The OD green sculptured military style camo pattern case has the same everything as last years camera except the change to a different style emitter arrangement. This is a wrap around type with individual emitters on above and below the main lens. Wide angle PIR lens is below the array and a small window to see the inside LCD just below that. Inside the door is the USB/TV out ports on the side with the SD card slot (up to 32 gig). The case is solid and has plain strap loops on the back. Seals seem to be complete and weather proof. External battery port is located on the bottom of the camera. Size is 6X4X3 inches with two shiny latch loops to hold the front and back portions together. This is their typical cam/battery compartment in the door arrangement. The camo pattern works well and the dark LED’s help a lot in the ability to hide it on the tree. Inside there is a series of switches to do all the programming. The only thing that needs to be input is the time/date data which is controlled by three buttons. The base has a tri pod insert for those who use that type of mount.

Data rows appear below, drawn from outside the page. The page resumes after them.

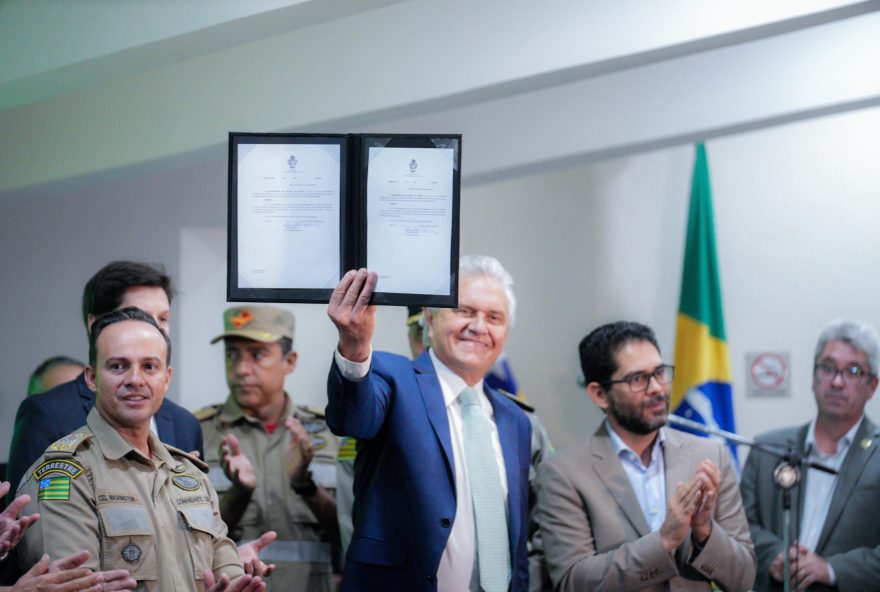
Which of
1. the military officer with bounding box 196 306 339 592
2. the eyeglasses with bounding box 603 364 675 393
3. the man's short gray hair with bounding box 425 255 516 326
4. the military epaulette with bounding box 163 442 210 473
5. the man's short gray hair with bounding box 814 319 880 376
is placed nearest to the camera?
the military epaulette with bounding box 163 442 210 473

A quick run through the camera sites did show that even the above mentioned Shadow camera has now lowered its price to less than 170 dollars. My first trip to the lab and the dark room to get a few quick pictures and analyze the flash gave me some unexpected information. I had expected that this camera would follow the Shadow in the Low glow category but strangely enough it passed and will have to be classified as black flash. I can see the array go off at two feet but it is so weak that the first few times I missed the event. The other thing that was unexpected was that the picture quality did not reach up to the red flash Delta 8 quality. My first few attempts seemed to indicate a degree of fuzziness. Today is a grey day so I will have to wait for some sun to run further tests. Trigger time is going to be somewhat slow and probably be right at the 2 second time or better. The sound on video is excellent. The color reproduction is very good.

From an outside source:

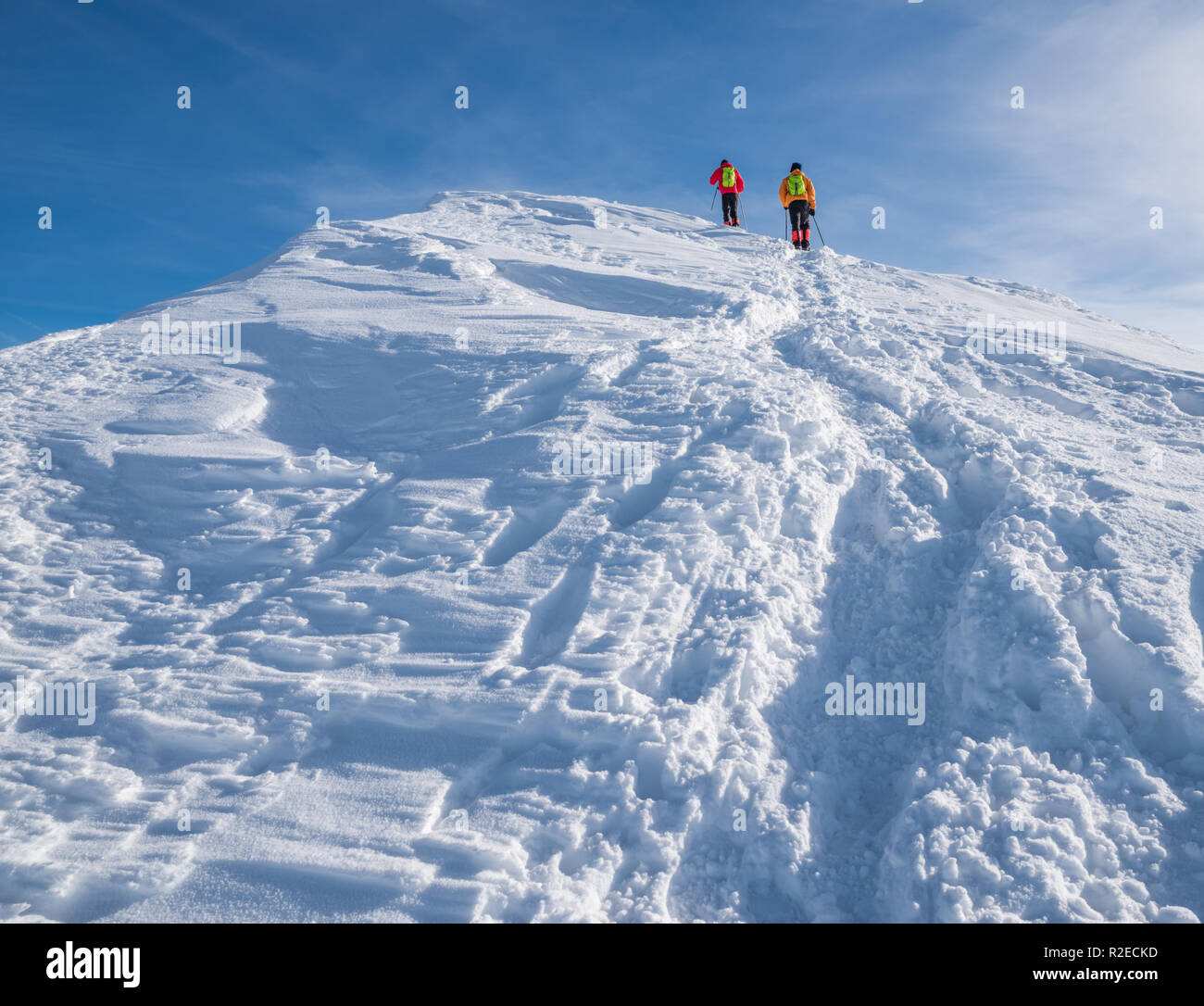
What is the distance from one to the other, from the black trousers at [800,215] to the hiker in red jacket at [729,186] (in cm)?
345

Our next phase took us to the hill and the flash range where we ran into a bit of trouble. The switch between the two flash range settings caused the camera to lock up even though that process was done during the time the camera was in the off position. In order to reset the camera we had to pull the batteries and then everything worked as normal. The process of pulling the cells caused the loss of the date time data and had to be entered back into the program. Sensing at 60 degrees was a solid 40 feet. View the sample pictures for the flash and day range/8 plate quality. Trigger times came in better than I first thought with a range of about 1.40 for with and without flash. Things are looking better for this camera.